TEXT UNDER STUDY ::
--------------------------------------------------

In 1922 the picture was far different to the present day; Albert Della Porta was a young professional drummer in London. At a time when gigs seemed scarce Albert took a temporary job with the Boyle Drum Co whose drums he
used to play. Albert saw this involvement in a drum company as a golden opportunity to have some of his ideas for improving drums introduced. The Boyle's didn't seem very impressed, but Albert's ideas must have had considerable merit because the Production Manager, George Smith, was sufficiently impressed to want to start making drums independently with him.
Albert and George rented a basement on Berwick Street, London and Albert worked there during the day producing drums. George joined him in the evening after a day's work with the Boyle's. Within a few weeks Albert's younger brother Fred, who played the sax also became involved. Two years
later their initial success necessitated a move to larger
premises and Fred Della Porta embarked on his career as Sales Director for Premier.
They called themselves the Premier Drum Company from the start, however it wasn't until a few years later that this name appeared on the drums. Initially, they were supplying unbranded drums to wholesalers who would put their own name on them. This changed and the Premier brand was launched. Premier's new premises had space for a show room so they started selling Premier drums direct to the drummers themselves.
The factory section was producing the shells and building the drums. The calfskin heads were in high demand by Premier. It was the jazz age and there was a great demand for drum kits, which were a relatively new phenomenon anyway and were going through a popularity boom in the 20's.
The majority of the kits were basic as most people wanted a large single headed bass drum, which could house the rest of the kit stacked inside it. This enabled them to carry the kits on buses and trams. The average portable kit of this kind usually only comprised of a bass drum, snare drum, a stand, a pedal, a cymbal arm, a small cymbal and perhaps a small tom-tom and a couple of woodblocks.
Throughout the 20's and 30's Premier continued to grow. There were 'downs' as well as 'ups', like the time towards the end of the 20's, when the cinema's changed from silent films to 'talkies.' Premier had been supplying, incredibly, 50 pairs of timpani a month to a dealer who rented them all over the country. When cinemas no longer needed live music to accompany films, they no longer needed timpani and Premier lost a very large order.
The production side of the business moved, first to a factory at the Elephant and Castle in South East London and later to Park Royal in West London, while their sales were handled from a show room with a suite of offices above it in Golden Square next to Piccadilly Circus.

--------------------------------------------------

PROVIDED INFORMATION ::
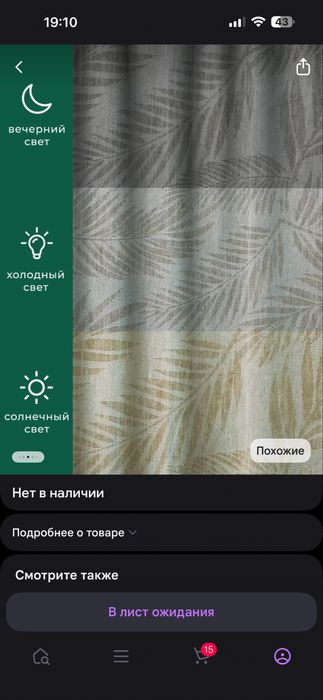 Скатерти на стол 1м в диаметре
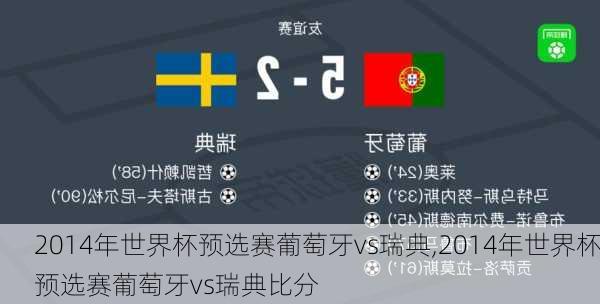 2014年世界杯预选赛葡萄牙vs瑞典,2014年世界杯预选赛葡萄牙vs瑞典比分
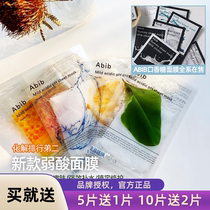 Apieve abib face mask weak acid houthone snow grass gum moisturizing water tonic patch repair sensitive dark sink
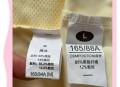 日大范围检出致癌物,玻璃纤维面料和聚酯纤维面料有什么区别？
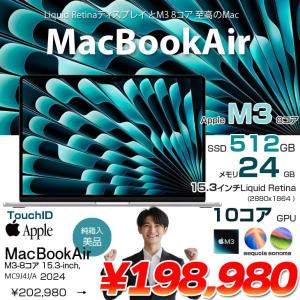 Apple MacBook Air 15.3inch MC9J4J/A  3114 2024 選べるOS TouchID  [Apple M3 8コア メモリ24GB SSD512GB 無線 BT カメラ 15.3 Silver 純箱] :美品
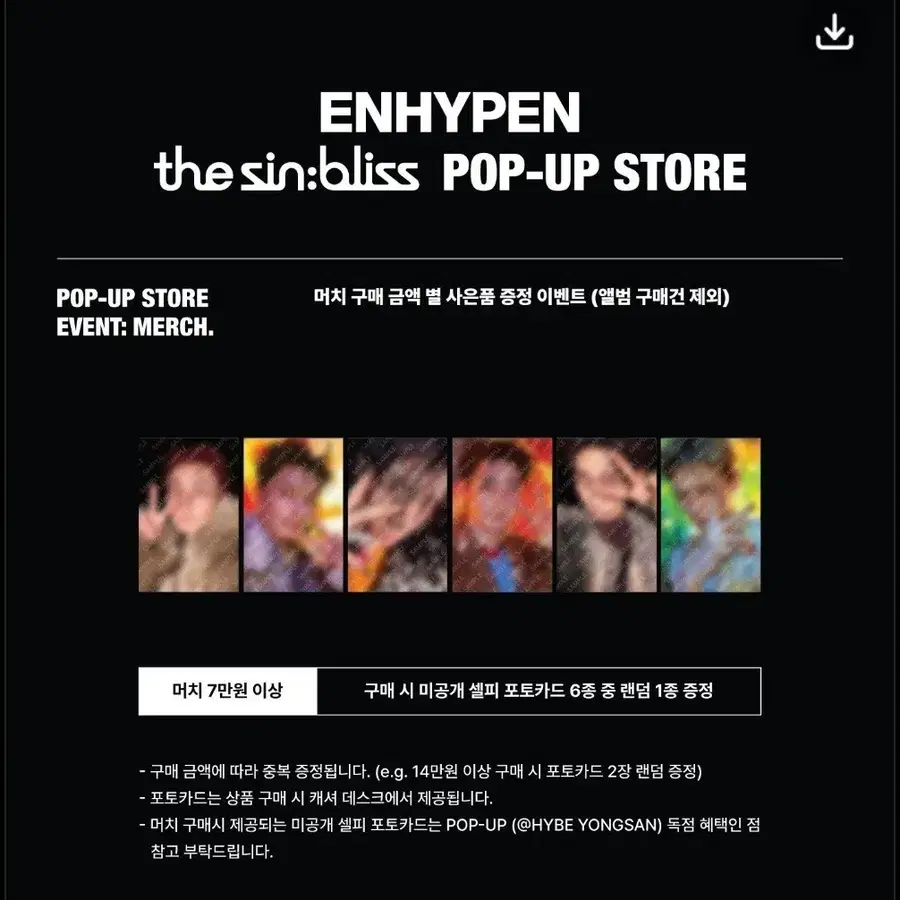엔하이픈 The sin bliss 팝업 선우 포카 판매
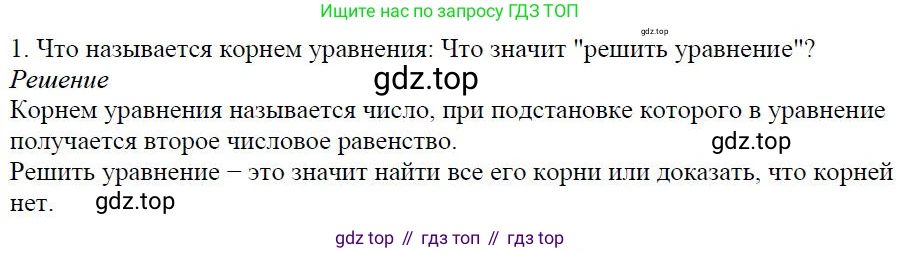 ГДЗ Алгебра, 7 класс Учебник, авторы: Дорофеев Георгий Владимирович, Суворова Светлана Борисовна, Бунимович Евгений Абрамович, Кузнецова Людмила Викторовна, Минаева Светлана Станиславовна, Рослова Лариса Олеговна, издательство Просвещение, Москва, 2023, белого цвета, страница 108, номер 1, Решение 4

--------------------------------------------------

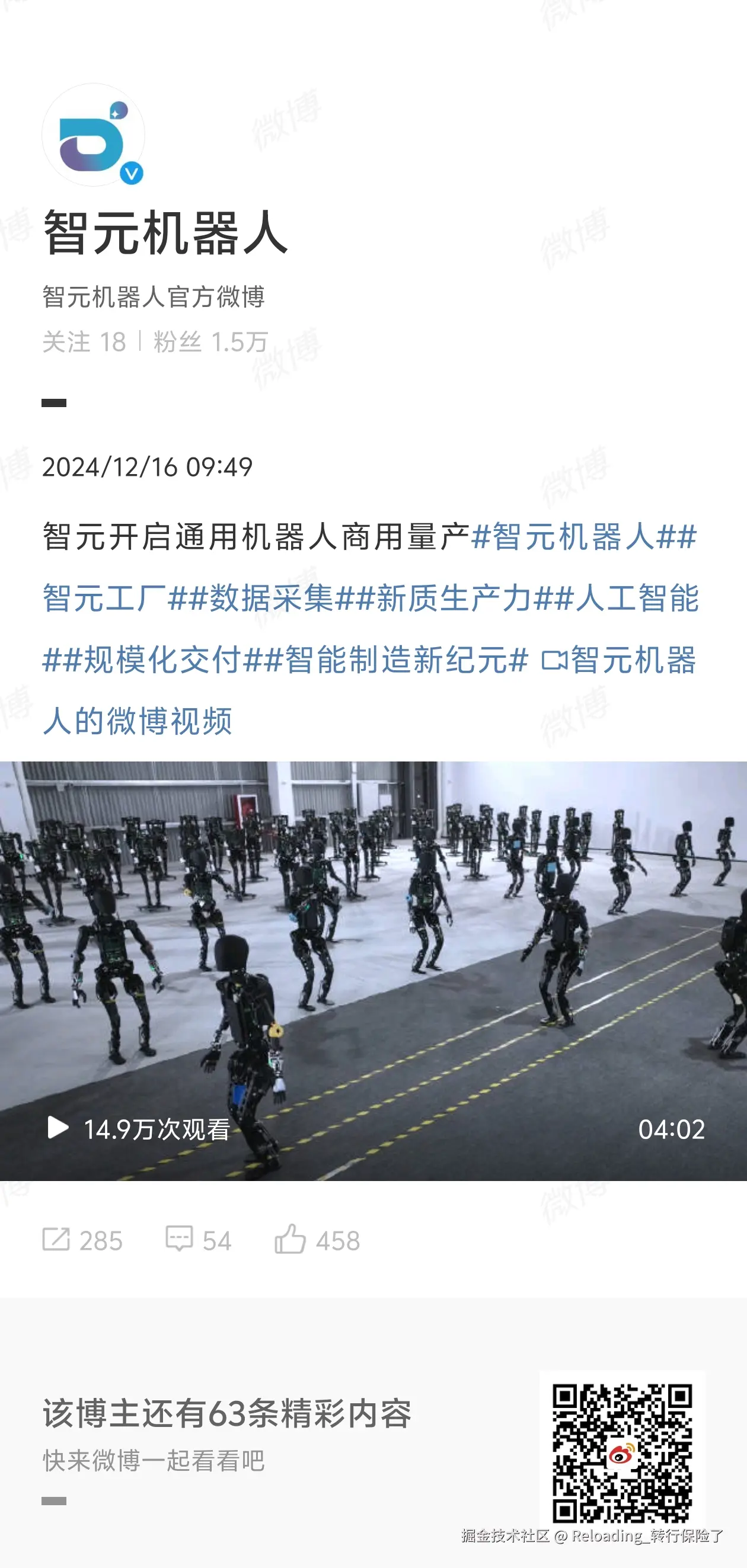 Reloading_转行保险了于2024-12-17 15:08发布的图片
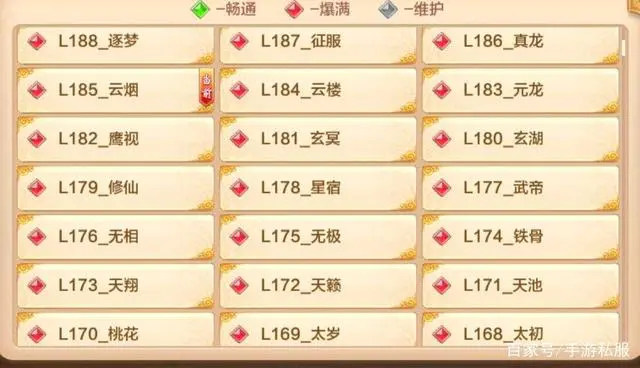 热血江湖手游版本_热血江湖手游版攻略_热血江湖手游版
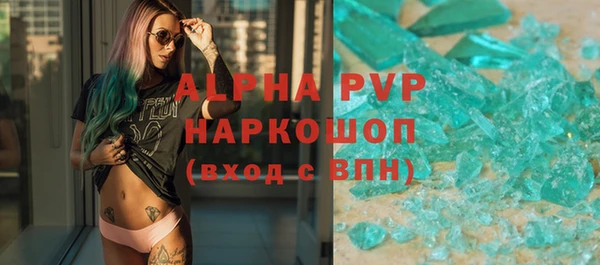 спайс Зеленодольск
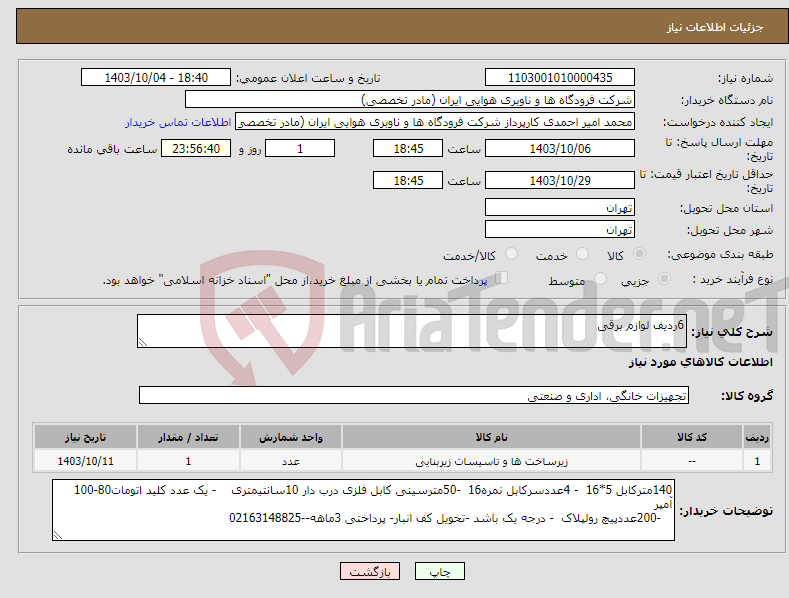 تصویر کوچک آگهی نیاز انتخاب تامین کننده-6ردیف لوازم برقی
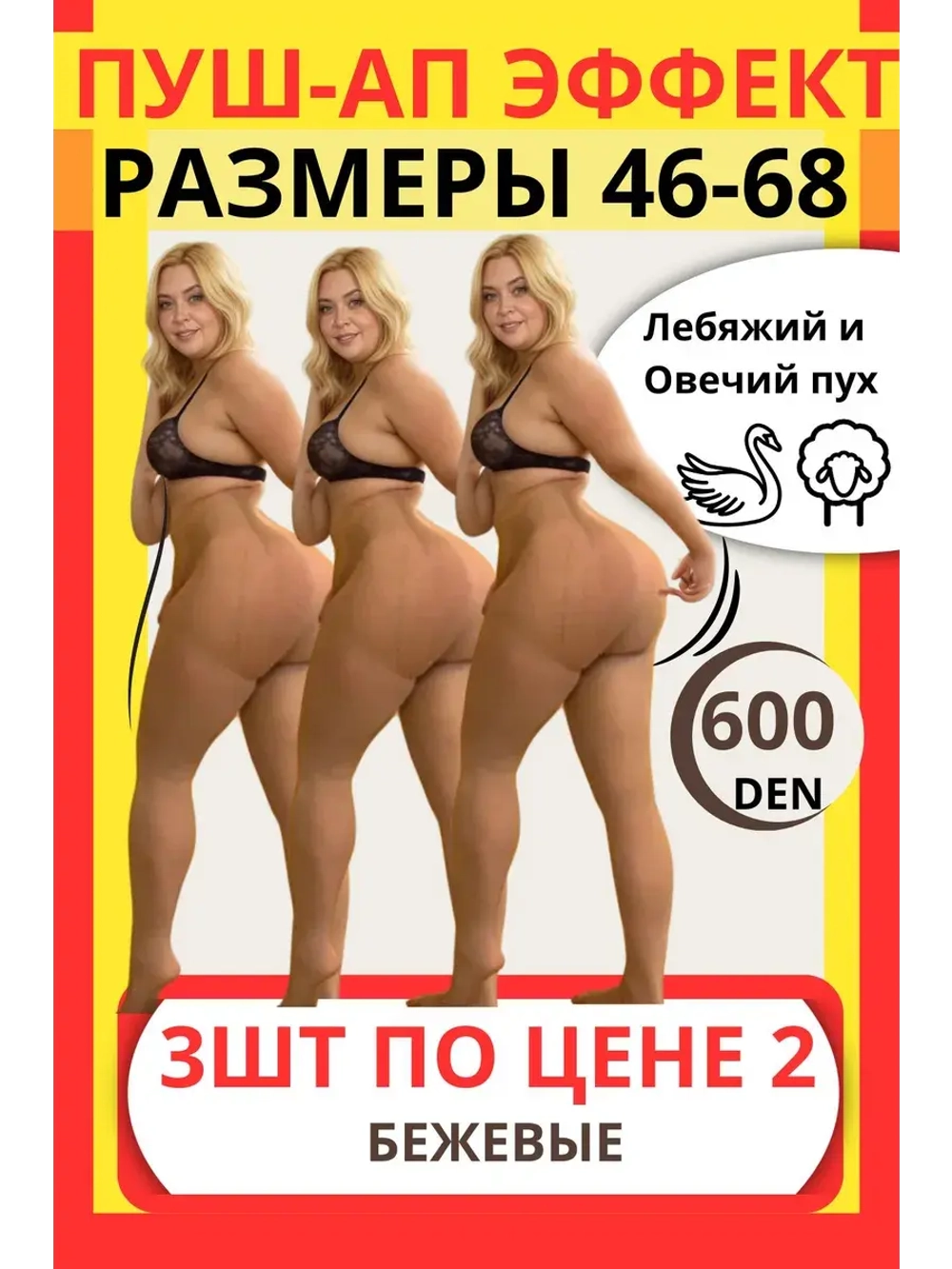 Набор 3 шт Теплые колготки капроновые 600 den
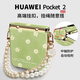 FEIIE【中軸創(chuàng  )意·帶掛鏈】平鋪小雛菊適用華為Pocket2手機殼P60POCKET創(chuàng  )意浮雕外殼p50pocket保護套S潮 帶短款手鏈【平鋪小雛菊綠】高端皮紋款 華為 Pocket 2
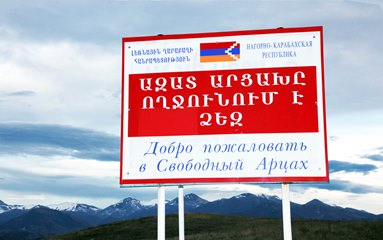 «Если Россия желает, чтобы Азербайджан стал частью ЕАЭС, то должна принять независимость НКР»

--------------------------------------------------

TASK INSTRUCTIONS ::
1 - In the Premier Drum Company history, where was the basement that Albert and George rented?
2 - From the Premier Drum Company history, list every item named as part of the average portable kit.
3 - In the Premier Drum Company history, write out the stretch from "Throughout the 20's" through "very large order.", substituting "kettledrums" for "timpani".
The listing plays no part in what follows and can be set aside.

ANSWERS TO THIS EXERCISE ::
1 - Berwick Street, London.

2 - A bass drum, a snare drum, a stand, a pedal, a cymbal arm, a small cymbal, a small tom-tom (perhaps), and a couple of woodblocks (perhaps).

3 -
Throughout the 20's and 30's Premier continued to grow. There were 'downs' as well as 'ups', like the time towards the end of the 20's, when the cinema's changed from silent films to 'talkies.' Premier had been supplying, incredibly, 50 pairs of kettledrums a month to a dealer who rented them all over the country. When cinemas no longer needed live music to accompany films, they no longer needed kettledrums and Premier lost a very large order.